In contrast to the traditional downhill/local search, all algorithms implemented in pyDarwin are global search algorithms that are expected to have a greater degree of robustness to local minima than downhill search. Note, however, that all search algorithms (except exhaustive search) make assumptions about the search space. While none of the algorithms in pyDarwin assume convexity, none are completely robust, and search spaces can be deceptive [3]. For all algorithms, the basic process is the same, start at one or more random models. Then, test those models and learn a little about the search space to decide which models to test next. The algorithms differ in how they decide which models will be subsequently tested.

While the global search algorithm provides substantial protection from a local minimum in the model search, the global search algorithm is typically not very good at finding the one or two final changes that result in the best model. This is illustrated in Genetic Algorithm in that the final change likely must be made by mutations, a rare event, not by crossover. The solution to this problem is to combine the strength of a global search (robustness to local minima) with the efficiency of local downhill, or even local exhaustive search. Thus, the global search gets close to the final best solution (much like providing good initial estimates to NONMEM), and the local search finds the best solution in that local volume of the search space.

The search space is key to the implementation of each algorithm.
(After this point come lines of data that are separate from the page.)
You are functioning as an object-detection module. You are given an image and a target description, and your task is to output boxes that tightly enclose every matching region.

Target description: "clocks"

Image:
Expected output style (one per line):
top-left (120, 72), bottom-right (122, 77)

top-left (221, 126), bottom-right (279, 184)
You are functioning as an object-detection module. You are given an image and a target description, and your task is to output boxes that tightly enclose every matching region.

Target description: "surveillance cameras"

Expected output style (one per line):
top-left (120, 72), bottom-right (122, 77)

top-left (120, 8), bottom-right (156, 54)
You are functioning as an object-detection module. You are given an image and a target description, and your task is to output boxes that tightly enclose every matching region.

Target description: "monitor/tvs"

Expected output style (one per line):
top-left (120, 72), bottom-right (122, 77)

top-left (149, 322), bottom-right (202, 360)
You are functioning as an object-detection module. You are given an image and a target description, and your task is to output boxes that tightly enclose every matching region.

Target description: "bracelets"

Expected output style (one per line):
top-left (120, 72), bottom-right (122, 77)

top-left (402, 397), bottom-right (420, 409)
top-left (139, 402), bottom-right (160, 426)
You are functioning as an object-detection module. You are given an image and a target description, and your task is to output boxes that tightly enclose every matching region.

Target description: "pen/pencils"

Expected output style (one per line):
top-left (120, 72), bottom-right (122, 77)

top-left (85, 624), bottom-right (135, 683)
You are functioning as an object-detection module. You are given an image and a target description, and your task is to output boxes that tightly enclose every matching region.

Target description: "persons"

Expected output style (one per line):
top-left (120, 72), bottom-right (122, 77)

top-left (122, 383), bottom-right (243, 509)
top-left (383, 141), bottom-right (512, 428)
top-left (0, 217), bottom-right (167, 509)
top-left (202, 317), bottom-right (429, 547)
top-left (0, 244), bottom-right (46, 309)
The overall representation is the same for all algorithms - an n-dimensional discrete search space. The values in each dimension are then coded into several forms, bit strings and integer string. Ultimately, the model is constructed from the integer string, e.g., values for the number of compartment dimensions are 1|2|3. However, for GA, this must be coded as bit string. There is one additional representation, referred to as a minimal binary string, which is used for the local exhaustive step.

The overall process is shown in Figure 1 below:

_images/MLSelection.png

The same 3 files are required for any search, whether EX , GA , GP, RF, GBRT, or PSO. These files are described in “Required Files”.